### Quoted text
== == ==
Plasma arc welding is an extension of TIG welding. The main difference as explained above
is the constriction of the arc column, resulting in much higher heat transfer rate. The torch is
further modified to provide an outer sheath of cool gas around the central plasma core.
When the plasma jet strikes the metal, it cuts entirely through the work piece producing a
small hole, which is carried along the weld seam. During this cutting action, the molten metal
in front of the arc flows around the arc column, then gets drawn together immediately behind
the hole by surface tension forces and reforms as a weld bead. Butt welds of 12.5 mm or
larger thickness are possible in a single pass without edge preparation or filler metals. The
process can weld Carbon Steels, Stainless Steels, Copper, Brass, Aluminium, Titanium,
Monel, and Inconel (Fig-10).
ARC VOLTAGE: The voltage across the welding arc is known as arc voltage.
ARC LENGTH: The distance from the end of the electrode to the point where the arc makes
contact with work surface.
OPEN CIRCUIT VOLTAGE: The voltage between the output terminals of the welding
machine when no current is flowing in the circuit. (When the welding set is on but electrode
is not in contact with the job.
FLUX: A fusible material or gas used to dissolve and / or prevent the formations of oxides,
nitrides or other undesirable inclusions formed in the weld metal.
WELD: A localized merger of metal or non metal produced either by heating the material to
welding temperature, with or without the application of pressure, and with or without the use
of filler material
BEVEL: An angular type of edge preparations. (Like hypotenuse of a right angle triangle).
== == ==
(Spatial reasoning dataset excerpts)
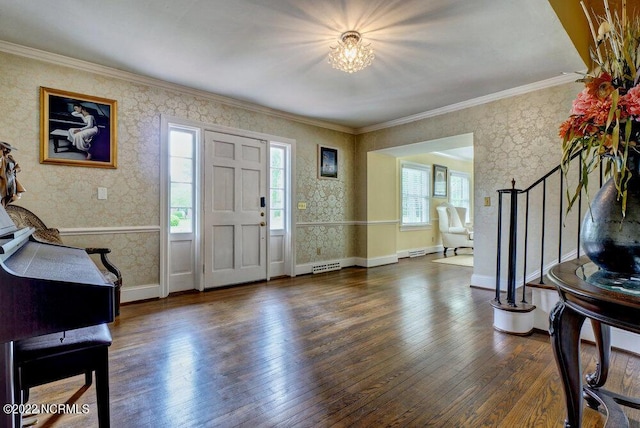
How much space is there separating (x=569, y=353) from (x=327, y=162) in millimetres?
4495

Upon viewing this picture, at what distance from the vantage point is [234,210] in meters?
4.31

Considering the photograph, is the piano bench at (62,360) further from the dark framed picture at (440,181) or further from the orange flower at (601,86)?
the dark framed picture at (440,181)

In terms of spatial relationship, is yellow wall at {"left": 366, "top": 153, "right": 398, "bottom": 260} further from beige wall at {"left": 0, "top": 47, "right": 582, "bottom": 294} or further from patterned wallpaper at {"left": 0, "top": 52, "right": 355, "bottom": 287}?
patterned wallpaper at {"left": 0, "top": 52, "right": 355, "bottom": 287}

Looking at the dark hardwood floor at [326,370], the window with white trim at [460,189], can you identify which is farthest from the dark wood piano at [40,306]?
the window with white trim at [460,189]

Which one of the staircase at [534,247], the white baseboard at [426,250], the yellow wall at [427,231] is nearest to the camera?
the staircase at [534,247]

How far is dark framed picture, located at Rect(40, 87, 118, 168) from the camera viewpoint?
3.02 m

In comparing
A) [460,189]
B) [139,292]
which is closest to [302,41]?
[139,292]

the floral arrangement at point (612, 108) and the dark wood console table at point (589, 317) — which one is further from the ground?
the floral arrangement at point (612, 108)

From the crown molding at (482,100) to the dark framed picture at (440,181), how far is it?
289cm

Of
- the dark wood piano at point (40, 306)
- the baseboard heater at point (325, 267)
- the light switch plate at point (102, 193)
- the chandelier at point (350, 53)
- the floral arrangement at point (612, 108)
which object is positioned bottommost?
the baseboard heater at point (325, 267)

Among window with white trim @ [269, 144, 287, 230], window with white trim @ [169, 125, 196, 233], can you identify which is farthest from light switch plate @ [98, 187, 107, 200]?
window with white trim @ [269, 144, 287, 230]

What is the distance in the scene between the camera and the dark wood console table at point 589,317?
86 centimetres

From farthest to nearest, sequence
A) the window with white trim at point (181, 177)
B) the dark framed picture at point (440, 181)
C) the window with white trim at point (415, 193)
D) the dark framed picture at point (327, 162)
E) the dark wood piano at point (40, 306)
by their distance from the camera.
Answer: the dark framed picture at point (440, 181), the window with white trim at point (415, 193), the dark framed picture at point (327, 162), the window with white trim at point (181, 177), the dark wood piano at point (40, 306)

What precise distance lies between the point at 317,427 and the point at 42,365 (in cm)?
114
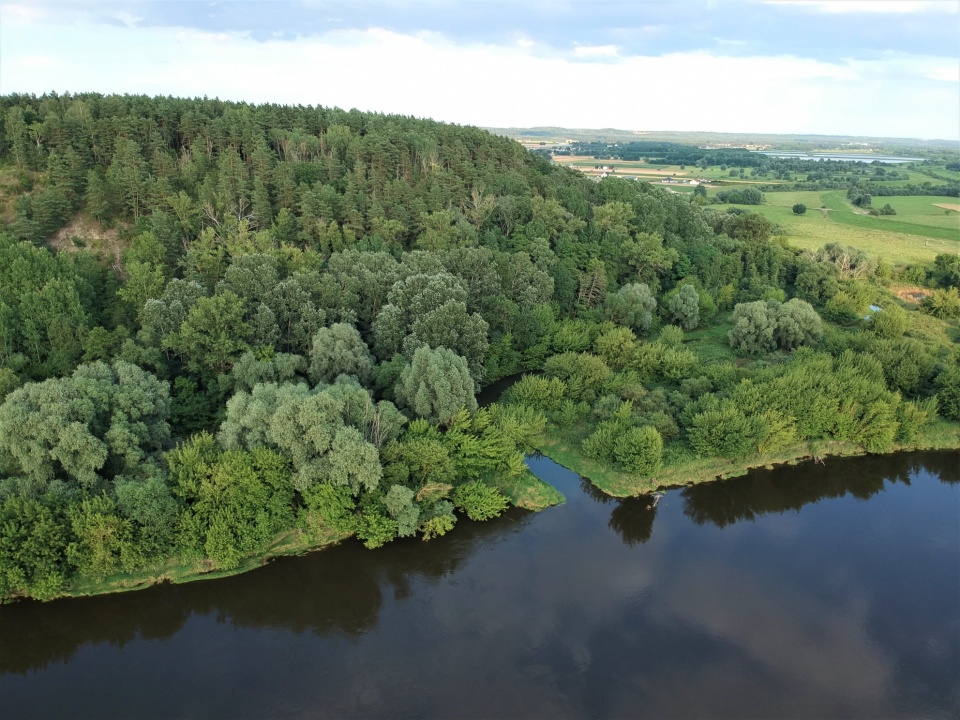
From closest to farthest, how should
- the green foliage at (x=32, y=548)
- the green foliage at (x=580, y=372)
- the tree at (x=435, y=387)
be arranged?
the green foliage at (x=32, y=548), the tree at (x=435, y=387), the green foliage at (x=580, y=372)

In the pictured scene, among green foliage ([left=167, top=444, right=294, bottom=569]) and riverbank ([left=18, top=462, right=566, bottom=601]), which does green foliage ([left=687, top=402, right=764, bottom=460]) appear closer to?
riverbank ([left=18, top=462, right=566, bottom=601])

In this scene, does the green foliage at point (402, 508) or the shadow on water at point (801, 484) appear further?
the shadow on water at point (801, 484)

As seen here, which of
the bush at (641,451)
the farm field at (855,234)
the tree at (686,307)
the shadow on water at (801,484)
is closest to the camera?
== == ==
### Set tasks
**A.** According to the welding text, how thick can butt welds be when made in a single pass without edge preparation or filler metals?
**B.** Do the following statements agree with the welding text? (i) In plasma arc welding, the torch surrounds the central plasma core with an outer sheath of cool gas. (ii) Open circuit voltage is measured while current flows through the circuit. (iii) Arc length is measured from the end of the electrode to where the arc meets the work surface.
**C.** Continue the welding text from its last sentence.

### Task-by-task answers
**A.** 12.5 mm or larger.

**B.**
(i) Yes: "The torch is further modified to provide an outer sheath of cool gas around the central plasma core."
(ii) No: "The voltage between the output terminals of the welding machine when no current is flowing in the circuit."
(iii) Yes: "The distance from the end of the electrode to the point where the arc makes contact with work surface."

**C.**
FILLET WELD: A weld of approximately triangular cross section joining two surfaces
approximately at right angle to each other.
GROOVE WELD: A weld made between two members to be joined. The standard types of
groove weld are as follows. Double – v, double – u, double – j, single v, u, single j etc.
ROOT OF WELD: The points, as shown in cross section at which the bottom of the weld
intersects the base metal surfaces.
ROOT OPENING: The separation between the members to be joined, at the root of the joint
WELD TOE: The junction of the weld face and base metal
THROAT OF FILLET WELD: Shortest distance from the root of the fillet weld to the face
WELD REINFORCEMENT: It is added to ensure that the net throat of weld is not less than
that of plate welded. In fatigue or under vibrations the weld joint has a higher strength
PENETRATION: The distance, the fusion zone extends below the surfaces of the part or
parts being welded. (Weld metal which reaches in the base metal).
HEAT AFFECTED ZONE: The portion of the base metal which has not been melted, but the
structure properties of which have been altered by the heat of welding or cutting.
PRE – HEATING: The heat applied to the work prior to welding or cutting.
REVERSED POLARITY: The arrangement of arc welding leads where in the work is the
negative pole and the electrode is the positive pole in the arc circuit.
STRAIGHT POLARITY: The arrangement of arc welding leads where in the work is positive
pole and the electrode is negative pole of the circuit.
TACK WELD: A weld generally of short lengths made to hold parts to be welded in proper
alignment before full welding.
ARC BLOW: The deflection of an electric of an electric arc from its normal path because of
magnetic forces.
BACKFIRE: The momentary recession of the flame into the torch tip following by
immediately reappearance or complete extinguishment of the flame.
CAPILLARY ATTRACTION: The phenomenon by which adhesion between the molten filler
metal and the base metals, together with surface tension of the molten filler metal distributed
the filler metal between the properly fitted surfaces of the joint to be brazed.
DEPTH OF FUSION: The distance that fusion extends into the base metal from the surface
melted during welding.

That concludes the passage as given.